◆ VORLIEGENDER TEXT ◆
******

# jar Datei funktioniert nicht



## モストウォンテッド (25. Aug 2022)

Hallo,
ich bräuchte Hilfe dabei ein Java Programm in eine ausfürbare jar Datei umzuwandeln.
Ich benutze IntelliJ habe mir auch schon Videos dazu angeschaut und an sich funktioniert alles einwandfrei bis zu dem Punkt wo ich die jar Datei anklicke.
Dann öffnet sich die aus mir unerfindlichen Gründen in VisualStudio Code und gibt mir eine Fehlermeldung aus. Dabei sollte sie nur das Programm ausführen.

Ich habe in meinem Programm mit Jframe gearbeitet und meine main Methode implementiert den ActionListener. Ich habe keine Ahnung ob das damit zu tun hat.

Hat irgendjemand eine Idee was ich tun könnte?

Vielen Dank schon mal.


----------



## httpdigest (25. Aug 2022)

Das hat damit zu tun, mit welchem Programm die Dateiendung ".jar" in dem von dir verwendeten Betriebssystem assoziiert ist. Es hat nichts mit deiner Jar-Datei bzw. deinem Programm selbst zu tun. Nur, was das Betriebssystem denkt, mit welchem Programm es bei "Doppelklick" diese Datei öffnen soll.


----------



## モストウォンテッド (25. Aug 2022)

httpdigest hat gesagt.:


> Das hat damit zu tun, mit welchem Programm die Dateiendung ".jar" in dem von dir verwendeten Betriebssystem assoziiert ist. Es hat nichts mit deiner Jar-Datei bzw. deinem Programm selbst zu tun. Nur, was das Betriebssystem denkt, mit welchem Programm es bei "Doppelklick" diese Datei öffnen soll.


Okay, danke... und wie kann ich das ändern?

******

◆ AUSZUG AUS DATENSATZ ◆
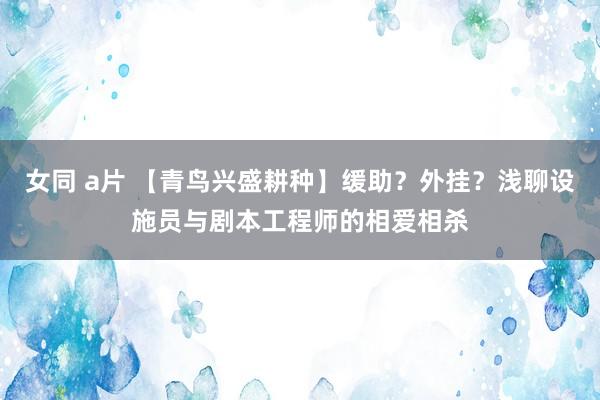 女同 a片 【青鸟兴盛耕种】缓助？外挂？浅聊设施员与剧本工程师的相爱相杀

******

◆ ARBEITSAUFTRAG ◆
Beantworte diese Fragen zum Forenthread über die jar-Datei:
1. Welche Entwicklungsumgebung benutzt die Person, die den Thread eröffnet hat?
2. In welchem Programm öffnet sich die jar-Datei, wenn sie angeklickt wird?
3. Womit hat das Problem laut httpdigest zu tun?

◆ LÖSUNG ◆
1. IntelliJ.
2. In VisualStudio Code.
3. Damit, mit welchem Programm die Dateiendung ".jar" im verwendeten Betriebssystem assoziiert ist.